For the restoration of the garden, more than 4,000 truckloads of accumulated silt and soil were hauled away by hand. Stonework for paths and waterways was reset or carved afresh with 60 craftsmen hand-chiseling more than 11,000 linear feet of sandstone edging. The work marked the first time that a Mughal garden restoration had been so scientifically informed, said Ratish Nanda, chief executive of the Aga Khan Trust for Culture in India.
The conservators discovered that the original garden engineers were highly skilled. The channels were built to drop just one centimeter every 40 meters. “We could only do this with sophisticated surveying equipment,” Nanda said. “How anybody could achieve this in the 16th century is unthinkable.” Hydraulic systems were rebuilt, and flowing water has been returned for the first time in generations, perhaps centuries. The garden has been extensively planted with period-correct flora, including 3,000 trees of 19 varieties. These include walnuts, apples, quince and pomegranate.
A total of 50 structures were restored in the 80-acre complex. The project also involved the extensive landscaping of a large city park, and improvements to housing, schools and social programs in the surrounding community.
The work has already spurred a tenfold increase in visitors to Humayun’s Tomb, to 2 million annually, Nanda said. He said in another decade the site could draw as many as 8 million visitors a year, which is more than the Taj Mahal.
A new museum will explain Mughal architecture and building crafts and, according to an Aga Khan Trust for Culture news release, “most significantly explain the pluralist Sufi cultural traditions that defined Hindustani culture for at least five centuries.”
The ideal brings poignant reminders of the salutary effect the Taj Mahal had on Western visitors, even in its 19th-century decline. In his 1899 Handbook for Visitors to Agra, H.G. Keene wrote that the Taj and its garden “can make the whole world kin.”

• [WHAT IS REQUIRED] Copy out the garden restoration text starting at "A total of 50" and ending at "the Taj Mahal.", swapping "structures" for "buildings". Use nothing beyond the garden restoration text.

• [INPUT DATA]

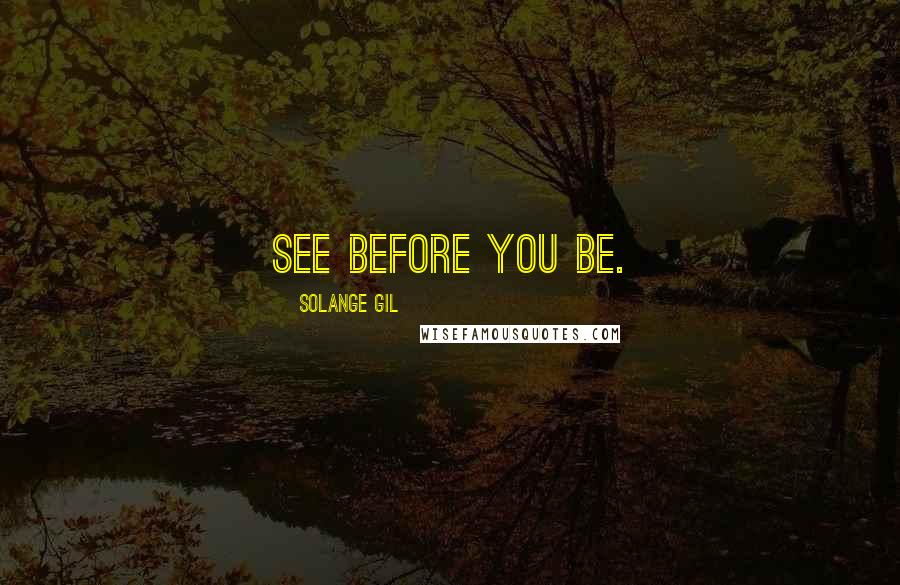 Solange Gil Quotes: See before you be.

• [EXERCISE ANSWER]
A total of 50 buildings were restored in the 80-acre complex. The project also involved the extensive landscaping of a large city park, and improvements to housing, schools and social programs in the surrounding community.
The work has already spurred a tenfold increase in visitors to Humayun’s Tomb, to 2 million annually, Nanda said. He said in another decade the site could draw as many as 8 million visitors a year, which is more than the Taj Mahal.